### Fragmento
Leonardo Boff. San Francisco de Asís. Ternura y vigor. Ed. Sal Terrae. 1982
…El deseo, por su parte -como ya enseñaba Aristóteles-, es por naturaleza ilimitado (apeiron).
Todas las acciones tienden fundamentalmente a satisfacerlo, aunque no lo consiguen. Por eso la búsqueda humana se revela incansable y llena de ansias, porque el deseo permanece siempre virgen y nuevo. Francisco aparece como uno de los prodigiosos fulgores de Eros y del deseo. Debido a la fuerza del Eros y del insaciable deseo, todo en él parece nuevo; todo lo recomienza con el mismo entusiasmo de la primera vez. Lo que asume, lo realiza con una entrega total. (p. 37-38)

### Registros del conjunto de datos
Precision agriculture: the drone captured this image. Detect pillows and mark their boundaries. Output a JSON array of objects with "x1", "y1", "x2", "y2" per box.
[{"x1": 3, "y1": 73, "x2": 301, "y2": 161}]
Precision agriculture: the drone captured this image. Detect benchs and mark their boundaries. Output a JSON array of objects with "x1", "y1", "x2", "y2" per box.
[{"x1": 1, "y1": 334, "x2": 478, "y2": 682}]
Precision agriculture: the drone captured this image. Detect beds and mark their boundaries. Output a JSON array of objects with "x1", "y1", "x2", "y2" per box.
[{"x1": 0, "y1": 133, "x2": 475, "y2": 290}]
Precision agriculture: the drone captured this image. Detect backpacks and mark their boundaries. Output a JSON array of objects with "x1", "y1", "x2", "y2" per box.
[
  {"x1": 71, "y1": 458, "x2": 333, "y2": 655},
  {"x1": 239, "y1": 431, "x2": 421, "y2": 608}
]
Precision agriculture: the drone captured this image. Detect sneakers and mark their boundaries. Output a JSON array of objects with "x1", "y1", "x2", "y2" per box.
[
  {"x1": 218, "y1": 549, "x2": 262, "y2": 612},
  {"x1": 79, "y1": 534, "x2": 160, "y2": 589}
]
* * *
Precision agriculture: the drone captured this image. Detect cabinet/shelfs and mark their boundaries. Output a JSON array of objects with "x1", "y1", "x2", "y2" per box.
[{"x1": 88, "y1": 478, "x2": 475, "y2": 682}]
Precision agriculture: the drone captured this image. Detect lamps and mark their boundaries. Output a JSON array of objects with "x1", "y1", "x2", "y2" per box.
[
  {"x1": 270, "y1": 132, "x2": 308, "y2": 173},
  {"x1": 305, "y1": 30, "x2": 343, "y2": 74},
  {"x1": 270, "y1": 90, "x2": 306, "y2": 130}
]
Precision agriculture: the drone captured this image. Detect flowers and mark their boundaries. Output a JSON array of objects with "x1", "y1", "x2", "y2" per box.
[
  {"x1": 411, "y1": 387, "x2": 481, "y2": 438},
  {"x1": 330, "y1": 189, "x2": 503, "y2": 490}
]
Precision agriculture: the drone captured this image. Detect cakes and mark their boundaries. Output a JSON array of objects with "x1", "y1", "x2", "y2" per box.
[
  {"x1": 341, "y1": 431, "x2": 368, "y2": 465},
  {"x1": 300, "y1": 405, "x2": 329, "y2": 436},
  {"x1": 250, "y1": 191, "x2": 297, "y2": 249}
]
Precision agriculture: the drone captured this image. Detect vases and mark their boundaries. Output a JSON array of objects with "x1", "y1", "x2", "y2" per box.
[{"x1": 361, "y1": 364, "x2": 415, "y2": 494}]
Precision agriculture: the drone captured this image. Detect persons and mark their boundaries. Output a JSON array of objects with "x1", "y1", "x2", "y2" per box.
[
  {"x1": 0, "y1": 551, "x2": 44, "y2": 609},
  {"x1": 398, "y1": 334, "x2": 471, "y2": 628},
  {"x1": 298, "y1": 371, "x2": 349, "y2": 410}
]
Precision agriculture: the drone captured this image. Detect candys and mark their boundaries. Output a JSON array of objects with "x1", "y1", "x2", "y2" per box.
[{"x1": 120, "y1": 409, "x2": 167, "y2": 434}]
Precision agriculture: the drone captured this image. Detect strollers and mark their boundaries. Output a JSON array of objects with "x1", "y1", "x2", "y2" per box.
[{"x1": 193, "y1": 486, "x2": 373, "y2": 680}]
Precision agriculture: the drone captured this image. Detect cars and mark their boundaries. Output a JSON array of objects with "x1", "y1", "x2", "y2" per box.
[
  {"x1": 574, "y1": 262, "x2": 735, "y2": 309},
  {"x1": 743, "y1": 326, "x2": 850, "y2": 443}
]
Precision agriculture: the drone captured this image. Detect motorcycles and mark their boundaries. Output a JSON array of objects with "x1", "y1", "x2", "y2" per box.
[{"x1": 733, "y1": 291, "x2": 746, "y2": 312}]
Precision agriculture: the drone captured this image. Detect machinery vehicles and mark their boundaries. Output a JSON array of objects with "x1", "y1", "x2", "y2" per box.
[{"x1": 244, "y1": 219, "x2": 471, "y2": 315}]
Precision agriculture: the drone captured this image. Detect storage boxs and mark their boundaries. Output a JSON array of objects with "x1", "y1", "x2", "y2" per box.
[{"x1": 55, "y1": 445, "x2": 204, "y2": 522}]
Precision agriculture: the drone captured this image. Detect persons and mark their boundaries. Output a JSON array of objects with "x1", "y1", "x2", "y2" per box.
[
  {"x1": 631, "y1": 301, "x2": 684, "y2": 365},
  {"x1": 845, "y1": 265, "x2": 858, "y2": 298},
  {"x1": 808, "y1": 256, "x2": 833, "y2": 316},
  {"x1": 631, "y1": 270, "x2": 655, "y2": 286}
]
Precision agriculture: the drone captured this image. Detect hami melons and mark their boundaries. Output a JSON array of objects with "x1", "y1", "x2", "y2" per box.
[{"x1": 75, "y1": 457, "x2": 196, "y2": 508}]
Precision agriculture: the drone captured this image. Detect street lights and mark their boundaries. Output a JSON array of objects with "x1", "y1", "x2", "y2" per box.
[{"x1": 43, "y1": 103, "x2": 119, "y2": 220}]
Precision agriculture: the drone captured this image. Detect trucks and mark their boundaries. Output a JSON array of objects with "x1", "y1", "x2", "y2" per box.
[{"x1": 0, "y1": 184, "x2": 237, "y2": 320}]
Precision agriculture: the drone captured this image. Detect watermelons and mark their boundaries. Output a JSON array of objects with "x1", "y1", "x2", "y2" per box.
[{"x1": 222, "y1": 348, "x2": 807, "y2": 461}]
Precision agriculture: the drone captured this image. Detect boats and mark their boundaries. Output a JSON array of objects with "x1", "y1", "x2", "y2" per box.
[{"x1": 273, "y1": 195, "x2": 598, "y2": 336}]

### Instrucción escrita 1
En el fragmento sobre San Francisco de Asís, ¿qué pensador enseñaba que el deseo es por naturaleza ilimitado?
### Instrucción escrita 2
Reproduce del fragmento sobre San Francisco de Asís el pasaje que va de "Todas las acciones" a "total. (p. 37-38)", ambos incluidos.
Los registros no hacen falta aquí.

### Respuesta completa 1
Aristóteles.

### Respuesta completa 2
Todas las acciones tienden fundamentalmente a satisfacerlo, aunque no lo consiguen. Por eso la búsqueda humana se revela incansable y llena de ansias, porque el deseo permanece siempre virgen y nuevo. Francisco aparece como uno de los prodigiosos fulgores de Eros y del deseo. Debido a la fuerza del Eros y del insaciable deseo, todo en él parece nuevo; todo lo recomienza con el mismo entusiasmo de la primera vez. Lo que asume, lo realiza con una entrega total. (p. 37-38)